-------- MATERIAL FOR THIS TASK

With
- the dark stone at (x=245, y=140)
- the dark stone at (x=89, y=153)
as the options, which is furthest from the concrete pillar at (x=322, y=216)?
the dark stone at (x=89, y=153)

----------------

Put the lines of every item above into a numbered list, omitting any blank lines.

1. With
2. - the dark stone at (x=245, y=140)
3. - the dark stone at (x=89, y=153)
4. as the options, which is furthest from the concrete pillar at (x=322, y=216)?
5. the dark stone at (x=89, y=153)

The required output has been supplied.